## PROVIDED PASSAGE:

Following last week’s blogging about the GEO Group’s impressive immigration detention business, I thought I would follow up with an assessment of how its major competitor, the Corrections Corporation of America (CCA), is doing. With 92,000 beds at its disposal, CCA is the largest private prison company operating in the United States, and bills itself as the fifth largest correctional system in the country trailing only the federal government and three states.

CCA has a long history of involvement with immigration detention. One of the country’s first two private prisons was an immigration facility operated by CCA in Houston beginning in 1984. American Gulag: Inside U.S. Immigration Prisons 97 (2004). It remains heavily invested in immigration detention. During the first half of the 2013 calendar year, it received $107,109,000 in revenue from ICE. This represented 12.46% of its total revenue of approximately $434 million during that period. CCA, Supplemental Financial Information for the Quarter Ended June 30, 2013, at 12 (Aug. 7, 2013). Other significant sources of revenue include the U.S. Marshals Service, federal Bureau of Prisons, and state correctional systems of California, Georgia, Tennessee, Texas, Florida, Colorado, and Oklahoma.

## MATERIAL:
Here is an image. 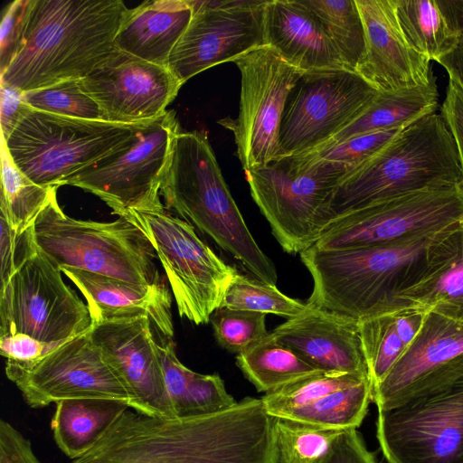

## TO BE DONE:
Could you continue the passage on the Corrections Corporation of America's immigration detention business, starting after its final sentence? The data has nothing to do with the passage on the Corrections Corporation of America.

## RESPONSE TO THE TASK:
CCA’s immigration facilities run the gamut in size. The Stewart Detention Center in Lumpkin, Georgia, for example, has a capacity of 1,752 beds, whereas the Elizabeth Detention Center in Elizabeth, New Jersey has space 300 inmates. CCA, Supplemental Financial Information at 13. The Houston facility that got CCA into the immigration detention business holds 1,000 beds. CCA, Supplemental Financial Information at 14. Combined, CCA claims to have a bed capacity of 6,978 in the 8 facilities it on behalf of ICE.

CCA and other private prison companies have been the subject of scathing criticism, including a 2010 NPR story revealing CCA’s involvement in drafting the text of what would become Arizona’s infamous Senate Bill 1070 (the so-called “show me your papers” law). Despite that, its immigration business seems to be thriving.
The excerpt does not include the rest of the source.